2. Get & Keep the Crowd’s Attention

Whether you simply stand up and start speaking or clink your glass, make sure you get the crowd’s attention and that you keep their attention with a funny anecdote, a heart-warming story, or an inspirational quote. And keep in mind rule #1 to keep their attention!

3. Rehearse

Completely winging your wedding toast may sound appealing to some but we promise you, it’s worth running through what you want to say a few times before your big moment. Whether you write it down or not is up to you, but you’ll feel a lot more comfortable and confident speaking in front of a crowd if you’ve rehearsed your toast a couple of times beforehand.

Rehearsal will help make sure it goes smoothly and give you a chance to think about any details that you want to remove to keep it brief and to the point (rule #1) and make sure you’re able to keep the audience’s attention (rule #2).

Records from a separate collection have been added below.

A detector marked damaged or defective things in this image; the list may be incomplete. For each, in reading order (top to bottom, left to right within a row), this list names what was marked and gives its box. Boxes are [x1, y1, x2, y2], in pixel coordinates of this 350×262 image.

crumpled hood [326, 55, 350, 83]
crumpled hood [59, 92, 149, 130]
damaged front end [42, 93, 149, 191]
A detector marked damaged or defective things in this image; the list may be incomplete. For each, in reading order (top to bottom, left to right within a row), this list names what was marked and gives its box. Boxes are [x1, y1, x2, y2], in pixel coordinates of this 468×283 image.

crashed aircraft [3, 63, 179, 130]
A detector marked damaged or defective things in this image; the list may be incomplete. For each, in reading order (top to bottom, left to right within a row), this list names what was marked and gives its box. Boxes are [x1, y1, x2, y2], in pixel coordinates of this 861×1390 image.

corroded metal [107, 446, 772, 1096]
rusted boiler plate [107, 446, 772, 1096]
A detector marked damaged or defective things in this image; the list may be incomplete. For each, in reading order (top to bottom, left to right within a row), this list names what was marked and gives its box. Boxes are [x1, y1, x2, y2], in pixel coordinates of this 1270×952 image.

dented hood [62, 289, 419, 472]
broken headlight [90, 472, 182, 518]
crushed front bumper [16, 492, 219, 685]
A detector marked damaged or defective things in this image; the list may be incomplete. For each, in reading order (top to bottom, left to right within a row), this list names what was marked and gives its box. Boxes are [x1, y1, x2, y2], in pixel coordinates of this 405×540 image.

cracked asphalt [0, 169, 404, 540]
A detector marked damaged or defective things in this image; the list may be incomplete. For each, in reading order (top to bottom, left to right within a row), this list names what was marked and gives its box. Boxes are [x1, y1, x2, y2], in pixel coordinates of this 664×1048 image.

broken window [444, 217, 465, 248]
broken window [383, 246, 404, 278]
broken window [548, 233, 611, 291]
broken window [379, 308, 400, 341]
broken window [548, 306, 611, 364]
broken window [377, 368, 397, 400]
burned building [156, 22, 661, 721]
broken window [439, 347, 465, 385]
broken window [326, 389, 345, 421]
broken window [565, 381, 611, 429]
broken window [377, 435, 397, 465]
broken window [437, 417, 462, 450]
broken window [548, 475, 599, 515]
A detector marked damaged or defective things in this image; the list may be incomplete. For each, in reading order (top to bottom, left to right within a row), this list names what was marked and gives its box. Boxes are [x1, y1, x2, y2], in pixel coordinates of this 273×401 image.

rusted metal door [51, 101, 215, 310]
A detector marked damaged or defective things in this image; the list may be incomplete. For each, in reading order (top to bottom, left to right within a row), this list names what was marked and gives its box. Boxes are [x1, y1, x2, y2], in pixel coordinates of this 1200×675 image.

4. Always Raise a Glass (Even If You Don’t Drink)

Just because you’re making a toast doesn’t mean your glass has to be full of champagne! We’ve heard from people that don’t drink alcohol they can feel uncomfortable during toasts because they don’t know what the right etiquette is for them to have. Experts agree, as long as you’re raising a glass you are ay-okay! Whether it’s full of champagne, water, soda, or something else, just make sure you have a glass to raise and you’re participating. Not raising a glass at all may come across as rude.

5. Let the Host Toast First

Give the host a chance to make a toast and thank everyone for coming to the wedding before taking your opportunity to make a toast. It’s also wise to let family and the bridal party make their toasts before making one, if you’re not part of the wedding party or a family member.

It’s also advisable to let the couple or the wedding coordinator know ahead of time that you’d like to make a toast so they can plan for you to do so and transitions are smoother.

6. Don’t Drink Too Much

This rule maybe goes without saying, but when some people are nervous they overcompensate with a little too much inebriation. While it’s fine to calm your nerves with a glass of champagne or a drink before your toast, make sure you’re not knocking back too many cocktails or doing shots with your buddies before your toast.

Having a little too much to drink may make the toast-giver slur their words or be hard to understand, give too many details and get off track, or worst case scenario, embarrass themselves or the newlyweds. Nobody wants that! Save the celebrating til after you make your toast.